An Honest
Days Word
HIS and that to chew on over lunch: How could ESPN
leave Elway off list?I like ESPN's "SportsCentury" list of the greatest North American athletes of the past 100 years. Lists like that are great for conversation.
The network released their top 20 athletes yesterday. I have no quibble with any of them. But the release of the top 20 also brought back the release of the top 100, which had one omission that I hadn't noticed the first time it came out.
No John Elway?
They're kidding, right?
I went through the list again. He wasn't there.
Joe Namath is in there (No. 88) and he couldn't hold John Elway's sweat bands.
Dan Marino is No. 75. He's certainly a great quarterback, holds all those records and all. But he's an even bigger whiner. Watch him some time. Everyone on the team is to blame for screw-ups except himself. Bitch, bitch, bitch.
Bo Jackson, Deion Sanders and George Blanda all made the top 100.
Joe Montana is No. 25 for heaven's sake.
Elway was a better quarterback than Montana (blasphemy, I realize, in this town). Golden Boy Joe was great but if you took Montana off the Niners, they still go to Super Bowls and win -- especially the year they kicked the daylights out of Elway's one-dimensional Broncos.
But take Elway off those Broncos teams and they don't even sniff the Super Bowl. Ever.
Monday's game against the Dolphins was perfect evidence of that.
Elway was the best, most clutch quarterback in the NFL for the better part of his 16 seasons in the league. Clearly, ESPN screwed this one up.
I wonder if Dan Marino could maybe call them up and chew 'em out a little.
This whole Elway thing reminds me of a New Year's Eve party a few years back, right after Sports Illustrated did its all-time NFL team.
I'm at a friend's house and another guest plops down a couple issues of SI, one of which has the all-time team on its cover.
I'm looking through their picks and notice that Alan Page isn't in there, so I go on a small rant about how obviously the magazine is off-base.
They have Merlin Olsen in there and not Alan Page?
Don't they realize that Page was the first defensive player ever to win the league's Most Valuable Player award (1971)? Years before Lawrence, the Snowman, Taylor did it.
And let's not even mention -- OK, let's do it -- that Page is a respected member of the Minnesota Supreme Court. What's Lawrence Taylor been up to, besides hustling for doses of crack here and there, I went on.
Why, those buffoons at Sports Illustrated really messed this one up.
The guy who dropped the magazines on the coffee table was unassuming and, rightfully, not paying much attention. He went on, talking with the other guests there that night. And, I'm sure neither he nor I thought much more of it.
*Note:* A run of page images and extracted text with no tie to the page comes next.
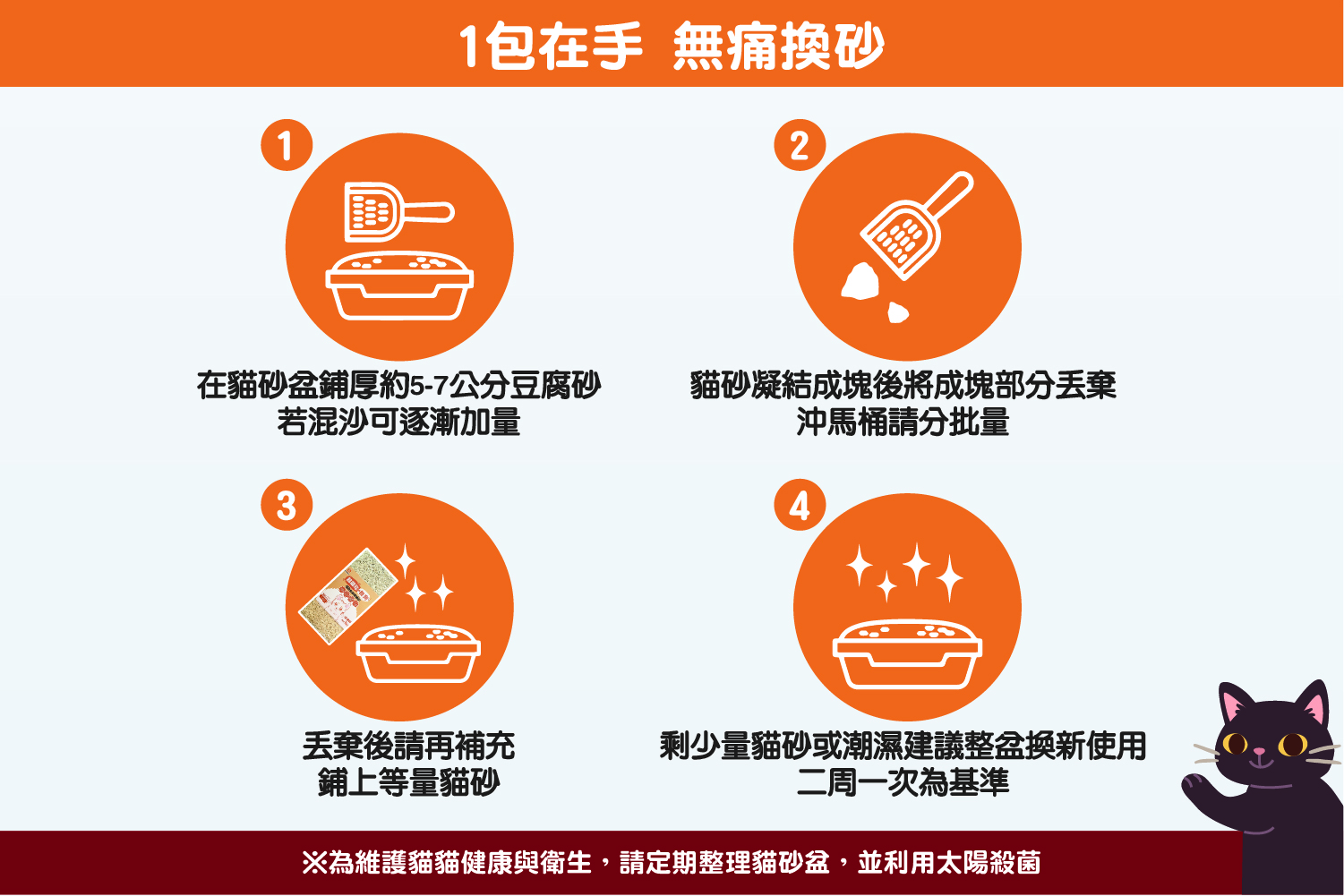 1包在手 無痛換砂

1

在貓砂盆鋪厚約5-7公分豆腐砂
若混沙可逐漸加量

2

貓砂凝結成塊後將成塊部分丟棄
沖馬桶請分批量

3

丟棄後請再補充
鋪上等量貓砂

4

剩少量貓砂或潮濕建議整盆換新使用
二周一次為基準

※為維護貓貓健康與衛生，請定期整理貓砂盆，並利用太陽殺菌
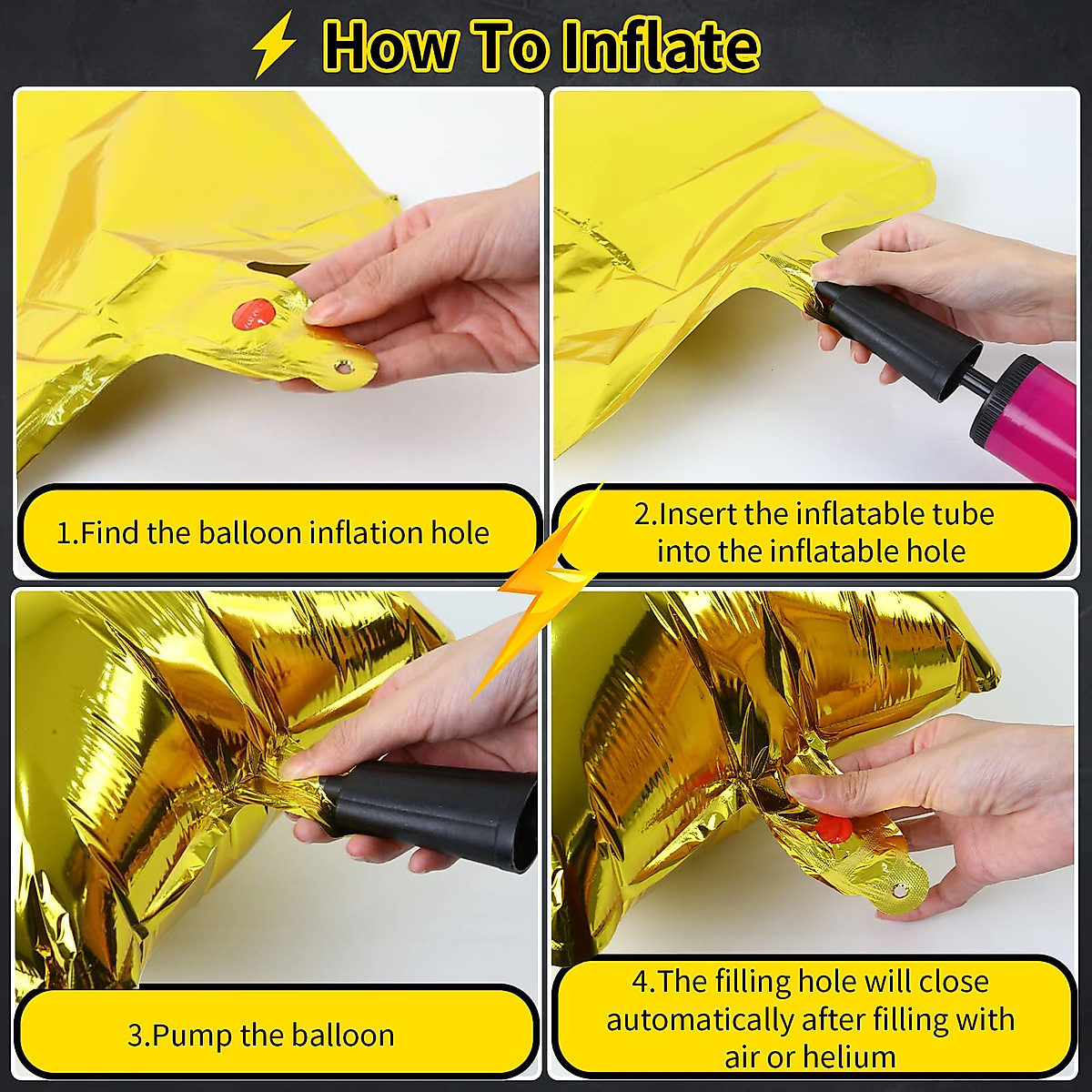 How To Inflate

1.Find the balloon inflation hole

2.Insert the inflatable tube into the inflatable hole

3.Pump the balloon

4.The filling hole will close automatically after filling with air or helium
About 15 minutes later, the host of the party introduces me to the guy.
"Yeah, Joe, this is my neighbor, Kenny Moore.
"He's a writer for Sports Illustrated."
I'm pleased to meet him, naturally, and I just can't wait to get back to that issue of SI to see whose byline is on the all-time NFL team story.
By Kenny Moore.
Ooops.
As I said, those lists are just great for conversation.